* START *
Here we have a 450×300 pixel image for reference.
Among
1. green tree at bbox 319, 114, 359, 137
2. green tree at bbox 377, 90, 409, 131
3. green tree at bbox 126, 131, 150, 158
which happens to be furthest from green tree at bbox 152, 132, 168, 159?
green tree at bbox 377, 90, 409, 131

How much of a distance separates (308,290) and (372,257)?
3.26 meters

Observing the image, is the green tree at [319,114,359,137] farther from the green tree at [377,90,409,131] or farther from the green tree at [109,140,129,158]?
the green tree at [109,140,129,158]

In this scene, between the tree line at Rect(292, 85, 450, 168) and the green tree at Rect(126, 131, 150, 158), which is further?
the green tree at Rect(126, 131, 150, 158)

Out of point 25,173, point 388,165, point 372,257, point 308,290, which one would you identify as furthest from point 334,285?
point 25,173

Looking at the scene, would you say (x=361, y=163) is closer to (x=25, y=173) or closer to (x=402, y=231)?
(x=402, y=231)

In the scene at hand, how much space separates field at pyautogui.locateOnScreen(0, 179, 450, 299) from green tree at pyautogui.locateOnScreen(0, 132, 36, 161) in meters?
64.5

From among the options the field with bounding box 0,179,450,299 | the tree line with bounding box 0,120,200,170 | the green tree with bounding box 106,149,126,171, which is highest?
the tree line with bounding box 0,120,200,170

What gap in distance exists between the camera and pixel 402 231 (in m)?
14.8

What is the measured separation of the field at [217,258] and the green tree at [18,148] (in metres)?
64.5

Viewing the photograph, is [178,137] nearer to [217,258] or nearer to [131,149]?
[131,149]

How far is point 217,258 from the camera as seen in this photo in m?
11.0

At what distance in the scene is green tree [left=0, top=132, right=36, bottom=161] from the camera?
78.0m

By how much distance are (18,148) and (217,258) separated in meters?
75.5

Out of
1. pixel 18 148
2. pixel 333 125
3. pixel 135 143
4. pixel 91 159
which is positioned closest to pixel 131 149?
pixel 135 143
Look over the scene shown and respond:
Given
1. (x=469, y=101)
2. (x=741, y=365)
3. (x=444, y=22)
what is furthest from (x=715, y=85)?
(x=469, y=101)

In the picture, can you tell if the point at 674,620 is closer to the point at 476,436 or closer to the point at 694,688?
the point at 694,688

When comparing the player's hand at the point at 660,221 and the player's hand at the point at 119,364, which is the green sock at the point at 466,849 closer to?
* END *
▸ EXERCISE DESCRIPTION:
Could you restate all the records above with every "field" renamed to "meadow" and everything else left unchanged?

▸ TASK RESULT:
Here we have a 450×300 pixel image for reference.
Among
1. green tree at bbox 319, 114, 359, 137
2. green tree at bbox 377, 90, 409, 131
3. green tree at bbox 126, 131, 150, 158
which happens to be furthest from green tree at bbox 152, 132, 168, 159?
green tree at bbox 377, 90, 409, 131

How much of a distance separates (308,290) and (372,257)?
3.26 meters

Observing the image, is the green tree at [319,114,359,137] farther from the green tree at [377,90,409,131] or farther from the green tree at [109,140,129,158]?
the green tree at [109,140,129,158]

In this scene, between the tree line at Rect(292, 85, 450, 168) and the green tree at Rect(126, 131, 150, 158), which is further?
the green tree at Rect(126, 131, 150, 158)

Out of point 25,173, point 388,165, point 372,257, point 308,290, which one would you identify as furthest from point 334,285?
point 25,173

Looking at the scene, would you say (x=361, y=163) is closer to (x=25, y=173) or closer to (x=402, y=231)?
(x=402, y=231)

In the scene at hand, how much space separates meadow at pyautogui.locateOnScreen(0, 179, 450, 299) from green tree at pyautogui.locateOnScreen(0, 132, 36, 161) in meters?
64.5

From among the options the meadow with bounding box 0,179,450,299 | the tree line with bounding box 0,120,200,170 | the green tree with bounding box 106,149,126,171, which is highest?
the tree line with bounding box 0,120,200,170

What gap in distance exists between the camera and pixel 402 231 (in m)?
14.8

What is the measured separation of the meadow at [217,258] and the green tree at [18,148] (in metres)?
64.5

Viewing the photograph, is [178,137] nearer to [217,258] or nearer to [131,149]?
[131,149]

How far is point 217,258 from the camera as seen in this photo in m?
11.0

At what distance in the scene is green tree [left=0, top=132, right=36, bottom=161] from the camera?
78.0m

By how much distance are (18,148) and (217,258) separated in meters?
75.5

Out of
1. pixel 18 148
2. pixel 333 125
3. pixel 135 143
4. pixel 91 159
which is positioned closest to pixel 131 149?
pixel 135 143
Look over the scene shown and respond:
Given
1. (x=469, y=101)
2. (x=741, y=365)
3. (x=444, y=22)
what is furthest from (x=715, y=85)?
(x=469, y=101)

In the picture, can you tell if the point at 674,620 is closer to the point at 476,436 or closer to the point at 694,688?
the point at 694,688

When comparing the player's hand at the point at 660,221 and the player's hand at the point at 119,364, which is the green sock at the point at 466,849 closer to?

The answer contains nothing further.